Le projet de loi 60, qui encadre le projet de charte de la laïcité de l'État, repose selon lui sur des assises juridiques solides, et il n'y a donc pas lieu d'utiliser cet outil exceptionnel prévu dans la Constitution.

Le ministre Drainville a indiqué qu'il fallait aborder la question en se rappelant que le projet à l'étude incluait des modifications à la charte québécoise des droits et libertés, ce qui serait normalement pris en compte lors d'éventuels jugements sur le sujet.

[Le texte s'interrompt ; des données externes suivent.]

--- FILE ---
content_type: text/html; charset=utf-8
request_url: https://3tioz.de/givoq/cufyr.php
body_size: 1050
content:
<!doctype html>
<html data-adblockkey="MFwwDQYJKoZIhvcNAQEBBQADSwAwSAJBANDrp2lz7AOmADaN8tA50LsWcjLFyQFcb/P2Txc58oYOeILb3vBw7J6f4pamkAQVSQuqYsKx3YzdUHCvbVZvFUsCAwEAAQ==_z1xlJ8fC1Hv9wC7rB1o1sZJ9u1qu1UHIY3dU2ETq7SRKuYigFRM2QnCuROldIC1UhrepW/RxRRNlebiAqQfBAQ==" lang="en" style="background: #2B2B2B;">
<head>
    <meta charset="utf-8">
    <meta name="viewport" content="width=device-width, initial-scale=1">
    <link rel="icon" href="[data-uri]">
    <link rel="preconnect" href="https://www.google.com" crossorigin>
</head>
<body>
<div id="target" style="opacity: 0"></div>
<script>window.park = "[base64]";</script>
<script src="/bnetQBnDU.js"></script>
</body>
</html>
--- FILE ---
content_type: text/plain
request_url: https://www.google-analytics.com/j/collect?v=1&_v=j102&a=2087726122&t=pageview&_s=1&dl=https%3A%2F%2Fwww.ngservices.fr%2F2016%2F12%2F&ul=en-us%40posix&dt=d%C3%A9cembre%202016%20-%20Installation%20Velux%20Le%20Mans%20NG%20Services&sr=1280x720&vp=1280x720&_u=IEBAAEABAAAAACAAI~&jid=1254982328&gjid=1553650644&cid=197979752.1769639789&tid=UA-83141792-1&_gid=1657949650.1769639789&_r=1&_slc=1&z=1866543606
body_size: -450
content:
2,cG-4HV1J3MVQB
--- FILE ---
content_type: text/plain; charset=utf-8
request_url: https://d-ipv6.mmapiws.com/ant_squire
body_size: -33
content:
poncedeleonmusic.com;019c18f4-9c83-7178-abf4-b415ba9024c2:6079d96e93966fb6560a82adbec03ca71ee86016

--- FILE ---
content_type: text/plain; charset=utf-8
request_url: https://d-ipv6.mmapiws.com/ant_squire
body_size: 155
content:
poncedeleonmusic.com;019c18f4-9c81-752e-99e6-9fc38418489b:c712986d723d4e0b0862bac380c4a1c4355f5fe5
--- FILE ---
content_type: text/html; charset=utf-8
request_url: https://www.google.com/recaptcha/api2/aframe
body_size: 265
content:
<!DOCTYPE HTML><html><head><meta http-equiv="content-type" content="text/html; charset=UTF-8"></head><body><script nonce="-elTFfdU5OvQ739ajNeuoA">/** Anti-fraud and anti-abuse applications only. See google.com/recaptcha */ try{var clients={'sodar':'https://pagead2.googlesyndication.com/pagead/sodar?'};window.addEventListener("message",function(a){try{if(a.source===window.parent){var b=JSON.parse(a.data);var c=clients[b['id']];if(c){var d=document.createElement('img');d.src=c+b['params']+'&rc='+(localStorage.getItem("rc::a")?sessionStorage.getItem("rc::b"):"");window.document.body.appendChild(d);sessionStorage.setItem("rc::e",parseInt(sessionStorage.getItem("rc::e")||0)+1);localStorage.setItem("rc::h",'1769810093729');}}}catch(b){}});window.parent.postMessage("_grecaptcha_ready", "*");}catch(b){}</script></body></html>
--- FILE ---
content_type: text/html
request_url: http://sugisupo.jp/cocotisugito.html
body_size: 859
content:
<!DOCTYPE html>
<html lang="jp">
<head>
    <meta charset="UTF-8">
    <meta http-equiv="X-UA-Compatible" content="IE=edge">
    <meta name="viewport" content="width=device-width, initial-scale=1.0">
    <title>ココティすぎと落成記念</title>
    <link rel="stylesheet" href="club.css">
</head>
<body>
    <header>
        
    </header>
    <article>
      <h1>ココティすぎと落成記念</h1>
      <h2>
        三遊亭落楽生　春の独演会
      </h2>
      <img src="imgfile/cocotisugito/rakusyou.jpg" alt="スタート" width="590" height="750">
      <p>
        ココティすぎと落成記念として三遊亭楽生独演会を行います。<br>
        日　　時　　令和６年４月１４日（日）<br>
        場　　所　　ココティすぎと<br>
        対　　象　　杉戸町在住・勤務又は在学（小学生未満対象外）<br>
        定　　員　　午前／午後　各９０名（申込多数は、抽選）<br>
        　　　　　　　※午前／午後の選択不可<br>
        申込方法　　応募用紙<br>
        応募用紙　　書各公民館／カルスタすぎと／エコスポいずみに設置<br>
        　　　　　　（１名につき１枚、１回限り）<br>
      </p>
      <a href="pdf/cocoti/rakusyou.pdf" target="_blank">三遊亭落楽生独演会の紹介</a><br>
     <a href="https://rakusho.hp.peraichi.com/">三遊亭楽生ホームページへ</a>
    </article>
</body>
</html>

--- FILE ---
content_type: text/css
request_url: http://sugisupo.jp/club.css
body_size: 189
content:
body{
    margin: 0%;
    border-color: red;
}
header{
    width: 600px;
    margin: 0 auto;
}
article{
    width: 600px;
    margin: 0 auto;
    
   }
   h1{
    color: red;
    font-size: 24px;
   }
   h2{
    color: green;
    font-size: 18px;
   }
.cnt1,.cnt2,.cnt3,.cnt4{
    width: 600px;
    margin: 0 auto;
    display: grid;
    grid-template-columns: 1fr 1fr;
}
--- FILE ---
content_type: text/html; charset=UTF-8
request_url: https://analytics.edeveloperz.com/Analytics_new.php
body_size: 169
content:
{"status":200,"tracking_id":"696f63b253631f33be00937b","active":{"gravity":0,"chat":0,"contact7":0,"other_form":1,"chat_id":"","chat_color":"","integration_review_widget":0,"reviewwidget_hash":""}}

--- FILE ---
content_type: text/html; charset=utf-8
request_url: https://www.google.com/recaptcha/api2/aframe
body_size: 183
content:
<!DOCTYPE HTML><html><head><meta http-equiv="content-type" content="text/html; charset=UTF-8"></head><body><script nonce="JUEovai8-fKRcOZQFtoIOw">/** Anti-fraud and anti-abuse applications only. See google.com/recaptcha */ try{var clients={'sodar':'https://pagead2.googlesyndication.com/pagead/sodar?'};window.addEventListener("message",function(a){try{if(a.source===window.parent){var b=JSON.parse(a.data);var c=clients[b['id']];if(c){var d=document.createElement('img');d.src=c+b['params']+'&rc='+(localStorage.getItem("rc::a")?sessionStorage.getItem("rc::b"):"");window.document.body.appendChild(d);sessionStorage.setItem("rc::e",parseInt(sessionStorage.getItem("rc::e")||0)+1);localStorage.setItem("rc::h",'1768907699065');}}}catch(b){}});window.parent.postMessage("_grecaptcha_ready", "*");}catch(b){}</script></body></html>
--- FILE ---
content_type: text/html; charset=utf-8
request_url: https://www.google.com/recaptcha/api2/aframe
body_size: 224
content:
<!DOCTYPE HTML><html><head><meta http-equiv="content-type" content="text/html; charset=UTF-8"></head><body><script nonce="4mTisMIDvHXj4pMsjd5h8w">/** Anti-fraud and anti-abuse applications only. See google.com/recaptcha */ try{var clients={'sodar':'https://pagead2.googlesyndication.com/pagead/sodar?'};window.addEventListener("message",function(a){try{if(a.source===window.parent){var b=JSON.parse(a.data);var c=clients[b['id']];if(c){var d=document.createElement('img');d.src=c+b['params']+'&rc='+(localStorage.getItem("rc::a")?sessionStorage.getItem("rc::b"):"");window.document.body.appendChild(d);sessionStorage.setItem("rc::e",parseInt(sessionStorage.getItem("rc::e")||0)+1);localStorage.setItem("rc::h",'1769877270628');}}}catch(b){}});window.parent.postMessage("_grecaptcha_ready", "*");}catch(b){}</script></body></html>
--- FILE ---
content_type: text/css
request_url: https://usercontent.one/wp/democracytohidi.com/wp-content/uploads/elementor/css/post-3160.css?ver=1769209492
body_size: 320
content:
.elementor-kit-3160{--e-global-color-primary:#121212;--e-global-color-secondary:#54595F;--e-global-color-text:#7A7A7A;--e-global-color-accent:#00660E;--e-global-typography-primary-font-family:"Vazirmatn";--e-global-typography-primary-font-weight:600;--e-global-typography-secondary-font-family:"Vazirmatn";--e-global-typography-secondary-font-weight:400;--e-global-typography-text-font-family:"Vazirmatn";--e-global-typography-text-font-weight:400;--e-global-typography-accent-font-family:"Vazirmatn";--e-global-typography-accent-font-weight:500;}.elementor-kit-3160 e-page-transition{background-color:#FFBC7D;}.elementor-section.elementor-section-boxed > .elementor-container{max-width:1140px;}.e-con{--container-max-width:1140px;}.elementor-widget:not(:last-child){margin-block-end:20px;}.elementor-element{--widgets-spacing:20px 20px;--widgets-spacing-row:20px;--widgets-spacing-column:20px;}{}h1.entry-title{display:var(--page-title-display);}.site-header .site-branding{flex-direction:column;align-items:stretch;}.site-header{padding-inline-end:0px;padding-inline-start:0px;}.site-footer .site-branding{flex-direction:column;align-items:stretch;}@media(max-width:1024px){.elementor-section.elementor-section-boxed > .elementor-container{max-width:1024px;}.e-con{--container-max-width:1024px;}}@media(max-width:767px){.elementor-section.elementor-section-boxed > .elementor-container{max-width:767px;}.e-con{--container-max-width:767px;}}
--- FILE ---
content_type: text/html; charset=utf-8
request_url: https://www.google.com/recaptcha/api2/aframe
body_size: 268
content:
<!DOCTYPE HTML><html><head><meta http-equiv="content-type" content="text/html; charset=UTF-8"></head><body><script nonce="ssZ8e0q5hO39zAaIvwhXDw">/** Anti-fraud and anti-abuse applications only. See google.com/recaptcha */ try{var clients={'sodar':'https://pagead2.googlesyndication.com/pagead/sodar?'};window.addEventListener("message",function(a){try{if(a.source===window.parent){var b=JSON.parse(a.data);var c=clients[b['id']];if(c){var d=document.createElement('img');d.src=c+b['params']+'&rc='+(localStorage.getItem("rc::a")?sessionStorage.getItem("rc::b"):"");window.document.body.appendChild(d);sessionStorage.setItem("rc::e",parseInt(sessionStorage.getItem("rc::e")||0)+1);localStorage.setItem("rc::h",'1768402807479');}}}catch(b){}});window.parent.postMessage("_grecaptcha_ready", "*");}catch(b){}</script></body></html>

Plus tôt, le porte-parole de l'opposition officielle sur ces questions, le député libéral Marc Tanguay, avait réclamé du ministre de la Justice qu'il rende publics les avis juridiques commandés au sujet du projet de charte, particulièrement ceux portant sur la question controversée de l'interdiction prévue, pour les employés de l'État, de porter des signes religieux ostentatoires. La porte-parole de la Coalition avenir Québec (CAQ), Nathalie Roy, a formulé elle aussi la même demande.

Mais Québec n'a pas l'intention de rendre publics ces avis, conformément à la tradition voulant qu'ils demeurent confidentiels, quel que soit le gouvernement en place.

Le gouvernement soutient qu'il a reçu des avis de juristes éminents indiquant que le projet de loi 60 passerait le test de la Charte canadienne des droits, si jamais il était contesté devant les tribunaux.